Béjaia - Taos Amrouche

Sauver de l’oubli les vestiges de la tradition orale «Le grain magique, Contes, poèmes, proverbes berbères de Kabylie» de Taos Amrouche



Sauver de l’oubli les vestiges de la tradition orale «Le grain magique, Contes, poèmes, proverbes berbères de Kabylie» de Taos Amrouche
Publié dans sa première édition en France chez Maspero en 1966, «Le grain magique» de Taos Amrouche avait fait boule de neige dans les milieux éditoriaux français en raison surtout de la méconnaissance du public de la tradition orale kabyle qui avait emmagasiné pendant des siècles les paroles millénaires des contes et légendes du terroir qui se transmettaient de mère en fille au fil des générations.

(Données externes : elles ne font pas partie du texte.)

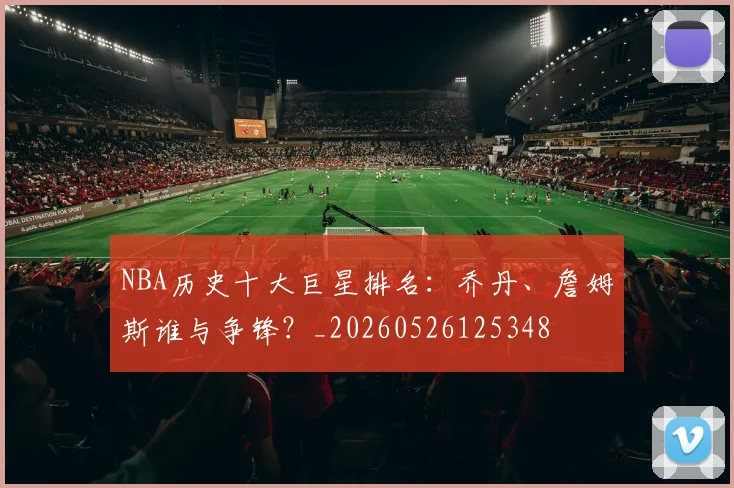 NBA历史十大巨星排名:乔丹、詹姆斯谁与争锋?_20260526125348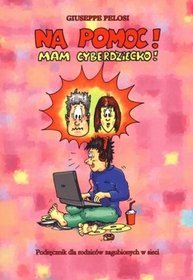Na pomoc! Mam cyberdziecko!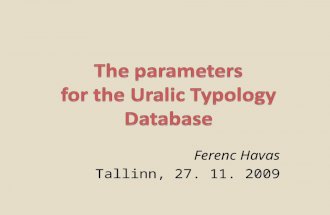Ferenc Havas Tallinn, 27. 11. 2009. Introduction to the project: Uralic Typology Database Project website: .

Les éditions algériennes Mehdi domiciliées à Tizi-Ouzou ont eu, ces dernières années, l’heureuse initiative de publier à nouveau ce précieux ouvrage en 2009 pour offrir au lecteur algérien cette anthologie sortie du fin fond du patrimoine ancestral kabyle comme un merveilleux chant d’une tradition de contes dont les plus connus sont encore dans la mémoire des anciennes dames de Kabylie. Qui n’a pas entendu parler de la belle Loundja, fille de l’ogresse Tseriel ou de la vieille sorcière Settoute dont l’évocation du nom font désormais partie du lexique berbère. Marguerite-Taos Amrouche nous donne à travers ces textes recueillis auprès de sa mère l’écrivain Fadhma Aït Mansour, une véritable leçon de littérature, un témoignage à nulle autre pareil qui ressuscite les vieux sédiments d’une civilisation millénaire. Avec cet ouvrage patient fruit d’un travail de collecte de textes et d’enregistrements de vieux contes, Taos Amrouche participe à la revalorisation de tout un pan d’une culture en la faisant revivre à travers son expression la plus authentique en mettant l’accent sur ses traits les plus spécifiques «Rudesse et tendresse, fidélité ombrageuse et poésie cosmique- de ce fier univers montagnard» écrivait Albert-Paul Lenti dans le Nouvel Observateur lors de sa parution.
Ce livre qui reste intéressant à plus d’un titre est un travail de plusieurs années de recherche et de dépouillement et de mise en forme d’un certain nombre de contes, légendes, poèmes satiriques, de poèmes d’amour et de proverbes qui furent rassemblés par une femme, Taos Amrouche qui appartenait à une famille de gens lettrés et qui était aussi une grande cantatrice du chant qui a su perpétuer le geste antique de la transmission de cette mémoire que d’autres femmes gardiennes de cette tradition orale ont sauvegardé de l’oubli. Taos Amrouche a fait œuvre utile en fixant par écrit ces contes pourqu’aujourd’hui d’autres générations puissent en lire la profondeur narrative comme des rares moments de vérité sur une authentique culture qui traduit toute une mentalité, des valeurs sociétales, tout un condensé de pensées et de comportements propres aux Kabyles.
L’auteur aura accompli bien avant l’heure ce travail qui est de nos jours un vrai devoir de mémoire envers la communauté dont elle était issue comme ultime testament de gratitude et de générosité pour les siens et surtout sa mère qui a su mettre en éveil chez elle cet esprit de curiosité et de connaissance qui est le simple prolongement de ses racines identitaires : « Nombreux sont les spécialistes qui se sont penchés sur ces richesses et ont empli des volumes. Mais leurs ouvrages, parfaitement documentés, ne font cependant pas revivre nos légendes dans la mémoire de chacun à la façon dont vivent par exemple, les Contes de perrault. » écrit l’auteur dans son prologue. Les contes qui s’écoutent autour d’un kanoun étaient autrefois prononcés d’une voix inspirée par nos grands-mères sur le temps de l’incantation suivant la formule initiale qui nous faisait pénétrer dans l’univers de la légendes avec ces phrases : « Que mon conte soit beau et se déroule comme un long fil » et la formule finale « Mon conte est comme un ruisseau , je l’ai conté à des Seigneurs ». La beauté de la composition du conte était l’œuvre d’une chaîne ininterrompue de conteurs à travers le temps qui sont des monodies berbères au nombre de quatre-vingt-quinze sur lesquelles chantaient les femmes : « Il m’était donné de contempler notre tradition comme un pur paysage à travers une vitre de cristal. J’avais affaire à une mémoire presque infaillible en Marguerite Fadhma Ath Mansour. IL se peut qu’inconsciemment ma mère m’ait apporté sa contribution aux récits qu’elle m’a légués : Elle aurait fait en cela que continuer la tradition. Car j’ai voulu considérer ces contes et ces légendes de mon pays moins comme des documents que comme des œuvres d’art bien vivantes » ajoute plus loin l’auteur.